**WHAT YOU HAVE TO DO**
Print the listing below exactly, images excluded.

**EXCERPTED DATA**
*** Block opens ***

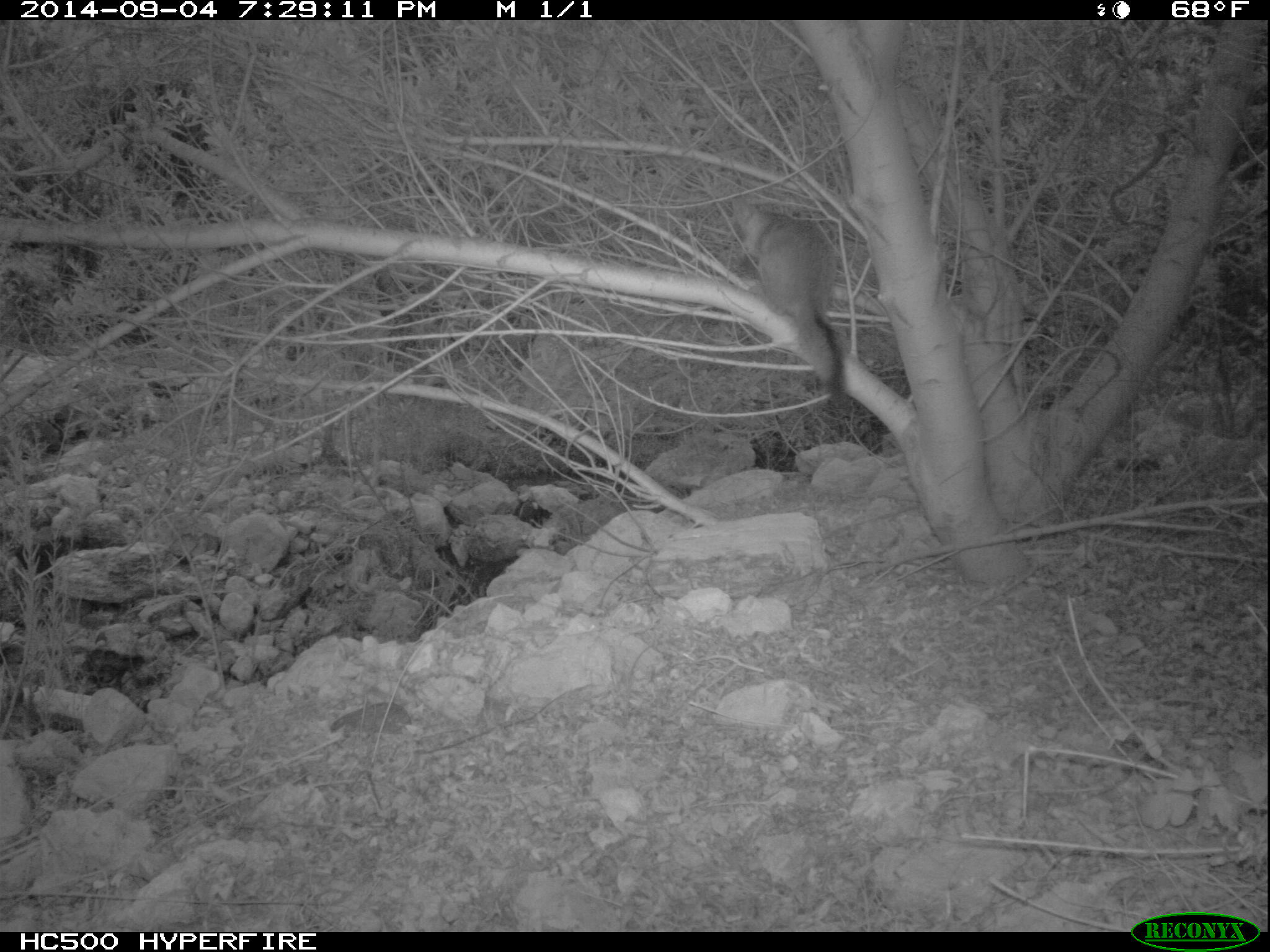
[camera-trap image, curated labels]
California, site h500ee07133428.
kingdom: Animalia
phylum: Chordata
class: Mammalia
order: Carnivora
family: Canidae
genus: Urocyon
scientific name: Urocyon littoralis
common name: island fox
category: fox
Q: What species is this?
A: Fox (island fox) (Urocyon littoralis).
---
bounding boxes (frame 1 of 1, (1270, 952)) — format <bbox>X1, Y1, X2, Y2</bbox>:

*** Block closes ***

**TASK ANSWER**
[camera-trap image, curated labels]
California, site h500ee07133428.
kingdom: Animalia
phylum: Chordata
class: Mammalia
order: Carnivora
family: Canidae
genus: Urocyon
scientific name: Urocyon littoralis
common name: island fox
category: fox
Q: What species is this?
A: Fox (island fox) (Urocyon littoralis).
---
bounding boxes (frame 1 of 1, (1270, 952)) — format <bbox>X1, Y1, X2, Y2</bbox>:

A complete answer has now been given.